— BEGIN Data extract —

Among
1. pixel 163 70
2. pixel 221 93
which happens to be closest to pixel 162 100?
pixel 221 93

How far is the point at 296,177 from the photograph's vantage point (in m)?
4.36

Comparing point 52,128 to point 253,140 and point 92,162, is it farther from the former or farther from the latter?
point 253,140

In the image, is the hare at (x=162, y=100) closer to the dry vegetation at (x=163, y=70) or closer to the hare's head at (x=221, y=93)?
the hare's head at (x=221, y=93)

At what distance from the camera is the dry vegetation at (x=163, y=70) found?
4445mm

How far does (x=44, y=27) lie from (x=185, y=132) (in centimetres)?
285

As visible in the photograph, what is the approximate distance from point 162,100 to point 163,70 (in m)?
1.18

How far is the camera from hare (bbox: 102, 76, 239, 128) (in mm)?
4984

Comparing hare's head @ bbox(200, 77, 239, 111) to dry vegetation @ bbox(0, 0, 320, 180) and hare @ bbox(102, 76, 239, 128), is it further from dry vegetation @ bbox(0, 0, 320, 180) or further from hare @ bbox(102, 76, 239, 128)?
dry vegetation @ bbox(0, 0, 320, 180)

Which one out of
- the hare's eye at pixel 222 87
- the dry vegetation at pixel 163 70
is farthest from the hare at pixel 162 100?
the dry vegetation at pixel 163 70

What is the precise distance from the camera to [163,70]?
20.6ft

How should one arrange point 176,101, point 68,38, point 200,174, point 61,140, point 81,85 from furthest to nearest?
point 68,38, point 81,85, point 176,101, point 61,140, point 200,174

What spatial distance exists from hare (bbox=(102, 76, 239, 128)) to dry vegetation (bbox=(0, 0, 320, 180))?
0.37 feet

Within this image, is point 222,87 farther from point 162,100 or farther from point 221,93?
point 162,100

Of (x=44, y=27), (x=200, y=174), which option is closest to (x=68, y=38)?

— END Data extract —

■ The problem
Nothing should be left out: repeat all of the data exactly.

■ Exercise answer
Among
1. pixel 163 70
2. pixel 221 93
which happens to be closest to pixel 162 100?
pixel 221 93

How far is the point at 296,177 from the photograph's vantage point (in m)?
4.36

Comparing point 52,128 to point 253,140 and point 92,162, is it farther from the former or farther from the latter?
point 253,140

In the image, is the hare at (x=162, y=100) closer to the dry vegetation at (x=163, y=70) or closer to the hare's head at (x=221, y=93)?
the hare's head at (x=221, y=93)

At what distance from the camera is the dry vegetation at (x=163, y=70) found?
4445mm

How far does (x=44, y=27) lie from (x=185, y=132) (in centimetres)?
285

As visible in the photograph, what is the approximate distance from point 162,100 to point 163,70 (in m)?
1.18

How far is the camera from hare (bbox: 102, 76, 239, 128) (in mm)?
4984

Comparing hare's head @ bbox(200, 77, 239, 111) to dry vegetation @ bbox(0, 0, 320, 180) and hare @ bbox(102, 76, 239, 128), is it further from dry vegetation @ bbox(0, 0, 320, 180) or further from hare @ bbox(102, 76, 239, 128)?
dry vegetation @ bbox(0, 0, 320, 180)

Which one out of
- the hare's eye at pixel 222 87
- the dry vegetation at pixel 163 70
is farthest from the hare at pixel 162 100?
the dry vegetation at pixel 163 70

What is the precise distance from the camera to [163,70]?
20.6ft

How should one arrange point 176,101, point 68,38, point 200,174, point 61,140, point 81,85 from furthest to nearest?
point 68,38, point 81,85, point 176,101, point 61,140, point 200,174

What spatial distance exists from hare (bbox=(102, 76, 239, 128)) to dry vegetation (bbox=(0, 0, 320, 180))?
0.37 feet

Within this image, is point 222,87 farther from point 162,100 or farther from point 221,93?
point 162,100

Of (x=44, y=27), (x=200, y=174), which option is closest to (x=68, y=38)?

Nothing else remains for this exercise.